O Senhor Jesus explicou que muitos só darão conta de que nunca conheceram realmente o mestre naquele último dia. Eles tentarão argumentar e apresentarão as obras de sua religiosidade, mas ouvirão do Senhor a mais terrível das palavras: Nunca vos conheci; apartai-vos de mim, vós que praticais a iniqüidade. Mas você não precisa fazer parte daquele grupo.

Obediência

21 Nem todo o que me diz: Senhor, Senhor! entrará no reino dos céus, mas aquele que faz a vontade de meu Pai, que está nos céus. 22 Muitos me dirão naquele dia: Senhor, Senhor, não profetizamos nós em teu nome? e em teu nome não expulsamos demônios? e em teu nome não fizemos muitos milagres? 23 Então lhes direi claramente: Nunca vos conheci; apartai-vos de mim, vós que praticais a iniqüidade. (Mat 7:21-23)

Jesus deixa claro que o critério de entrada no reino dos céus não é apenas se dizer um servo do Senhor, mas fazer a vontade de Deus. Isso tem tudo a ver com obediência.

O Senhor diz que rejeitará todos aqueles que, embora colecionem troféus religiosos (ministérios poderosos, realizações destacadas, grandes pregações, expulsões de demônios e milagres), estão cheios de iniqüidade, isto é, não tornaram a obediência ao Senhor uma prática em suas vidas.

Lucas registra um brado do Senhor a esse respeito:

E por que me chamais: Senhor, Senhor, e não fazeis o que eu vos digo? (Luk 6:46)

Jesus contou uma ilustração que nos ajuda a compreender os efeitos de nossa decisão quanto a por em prática ou não as Suas palavras.

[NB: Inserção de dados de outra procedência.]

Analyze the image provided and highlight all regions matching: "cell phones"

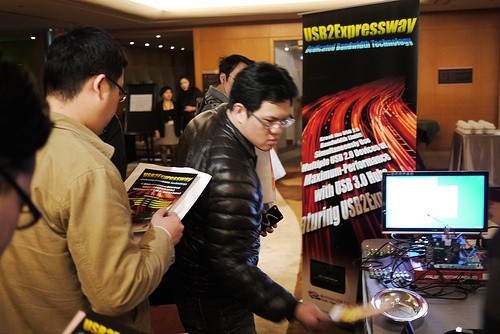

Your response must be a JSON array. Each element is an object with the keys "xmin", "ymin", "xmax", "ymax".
[{"xmin": 261, "ymin": 205, "xmax": 283, "ymax": 231}]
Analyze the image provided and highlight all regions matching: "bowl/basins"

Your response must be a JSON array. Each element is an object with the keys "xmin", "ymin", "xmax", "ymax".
[{"xmin": 371, "ymin": 287, "xmax": 429, "ymax": 322}]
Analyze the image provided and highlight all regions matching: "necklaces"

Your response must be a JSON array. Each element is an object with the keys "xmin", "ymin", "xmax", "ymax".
[{"xmin": 164, "ymin": 102, "xmax": 171, "ymax": 120}]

24 Todo aquele, pois, que ouve estas minhas palavras e as põe em prática, será comparado a um homem prudente, que edificou a casa sobre a rocha. 25 E desceu a chuva, correram as torrentes, sopraram os ventos, e bateram com ímpeto contra aquela casa; contudo não caiu, porque estava fundada sobre a rocha. 26 Mas todo aquele que ouve estas minhas palavras, e não as põe em prática, será comparado a um homem insensato, que edificou a sua casa sobre a areia. 27 E desceu a chuva, correram as torrentes, sopraram os ventos, e bateram com ímpeto contra aquela casa, e ela caiu; e grande foi a sua queda. (Mat 7:24-27)

Talvez seja difícil para nós percebermos a força da ilustração de Jesus porque todos moramos em casas bem construídas ou em apartamentos bem distante da força das águas. Mas, talvez esse vídeo o ajude a compreender a força de uma enxurrada.

Sua vida é uma pequena casa no meio da enxurrada. Sua família é uma construção, ainda em andamento, que enfrentará muitos ventos e grandes tempestades. Os dias de sua vida são como os tijolos, a telha e argamassa usados na construção.

O que você tem sido até hoje: prudente ou insensato?

Os insensatos desperdiçam a vida. São como crianças que juntam com as mãos e espalham com os pés. Pensam estar construindo grandes coisas, mas se esquecem do fundamento: o ensino de Jesus.

Os prudentes aproveitam a vida. Podem até não ser os melhores construtores, mas tudo que constroem permanece, porque eles estão sempre lembrados do fundamento: o ensino de Jesus.

• O socorro aos necessitados está no coração de Deus é tão espiritual quanto a oração e o Jejum;
• Nossas orações a Deus devem ser como uma conversa entre dois amigos.
• A oração não é uma forma de pressionar Deus ou impressionar as pessoas, mas sim o sinal de intimidade com o Senhor;
• Exercitar o jejum de coisa que você considera indispensáveis para vida é uma declaração de suficiência em Deus;
• A paz e a segurança que ansiamos estão em nos relacionarmos com Deus, não em guardar bens, posições, status, realizações ou qualquer outra coisa;
• A mente ansiosa não encontra paz porque passa pela vida tentando levar o mundo nas costas. Mas Jesus nos chama a confiar no Pai, a não antecipar os problemas, e viver um dia de cada vez;
• Aqueles que chamam a Jesus de Senhor devem obedece-lo.

Você quer tornar-se prudente? Quer ver as obras de sua vida permanecerem mesmo diante de tempestades e enxurradas? Ponha os ensinos de Jesus em prática na sua vida.